There’s another difference between Vast Data and many Israeli companies that have been sold in the past two years: it is not a cyber company. It belongs to another booming field in global high-tech: artificial intelligence. The fact that chatbots like ChatGPT, Gemini and Grok respond to our questions within a reasonable time is, in some cases, based on the capabilities of Vast Data.
The company has already raised $380 million
Vast Data developed technology that significantly optimizes the use of NVIDIA’s AI processors, accelerating the work of massive server farms being built in the U.S. and other countries – all to meet the endless demand for AI – and it saves a lot of money for its customers.
Vast Data differs in yet another aspect: its current investors, and those now seeking to invest, are exceptional companies. These include Google (via Alphabet’s CapitalG fund) and NVIDIA, which already invested in the company in the past and now wants to increase its stake. To date, the company has raised $380 million, so the current round will significantly increase its capital.
In practice, the company doesn’t need capital to survive – it has been profitable since 2020, with annual recurring revenue (ARR) of $200 million last year and a forecast of $600 million this year. It does need the capital to expand quickly to the massive data centers now being built, and to signal to the market its size and strength – in preparation for a future IPO, or alternatively, a sale for tens of billions.
Vast Data is also different from Wiz and many other Israeli startups in its character: it lacks ostentation and even tries to hide from the media. The company’s founders have rarely given interviews, its offices are not in flashy buildings, it employs about 300 workers in Israel (around 1,000 in total), and those employees don’t enjoy celebrity-filled parties or gourmet chef lunches. On the other hand, employees did benefit from secondary fundraising that deposited money into their bank accounts – and that may be more important than parties.
Vast Data declined to answer our questions about the planned fundraising. The deal is expected to be finalized this week, and then we will likely get answers to at least some of the questions.
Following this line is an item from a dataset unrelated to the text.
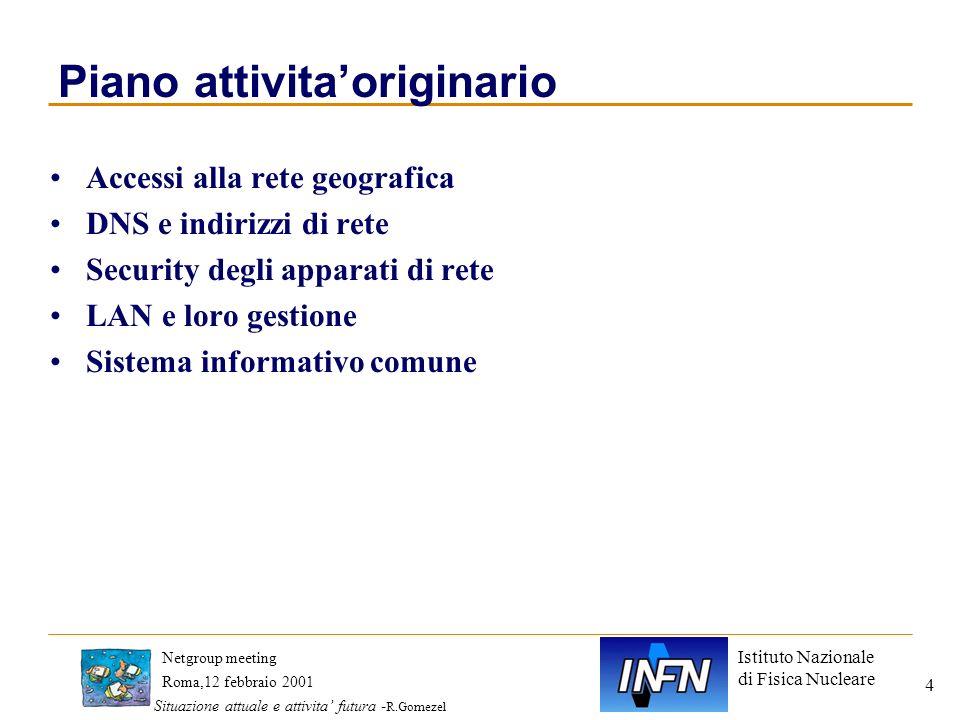 Istituto Nazionale di Fisica Nucleare Roma,12 febbraio 2001 Netgroup meeting Situazione attuale e attivita futura - R.Gomezel 4 Piano attivitaoriginar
So who is Vast Data, and how is it that most of us haven’t heard of it until now? The company was founded in 2016 by Renen Hallak (CEO), together with Shachar Finblit (CTO), Jeff Denworth, who was VP of Marketing, and Alon Horev, who is no longer with the company. Its headquarters are in the U.S., and it has two development centers in Israel.
The technology developed by Vast Data is a software platform that unifies storage, databases and computing, thereby enabling the optimization and acceleration of AI models. Among other things, it relies on the use of especially fast “flash” memory. Major AI companies, as well as other large companies using AI, are facing huge costs in operating data centers, electricity consumption, and cooling systems. Vast Data cuts their costs and improves results. It also significantly improves access to massive data troves and enables innovative data analysis in research, media, and finance.
Vast Data’s technology stood out from the beginning, and investors constantly courted it. Among its backers are giant funds like Tiger Global and General Atlantic, institutional entities like Goldman Sachs and Fidelity, Israeli funds like Vintage, Dell Technologies, Greenfield, and 83North, and one particularly unique investor: NVIDIA – which became a shareholder through Mellanox’s 2020 investment, and increased its stake with a direct investment in 2021.
Now, NVIDIA is leading negotiations for another $1 billion investment. One could sense just how enthusiastic NVIDIA is about Vast Data’s technology when its CEO, Jensen Huang, highlighted the company at international conferences and explained how it optimizes the performance of AI chips.
The company’s client list is particularly interesting. It includes the U.S. Air Force, NASA, the U.S. Department of Energy, Boston Children’s Hospital, travel company Booking Holdings, telecom giant Verizon, film studios Disney and Pixar, video call company Zoom. Its strategic AI clients include Elon Musk’s AI firm xAI, data center operators CoreWeave, Lambda and Core42, among many others.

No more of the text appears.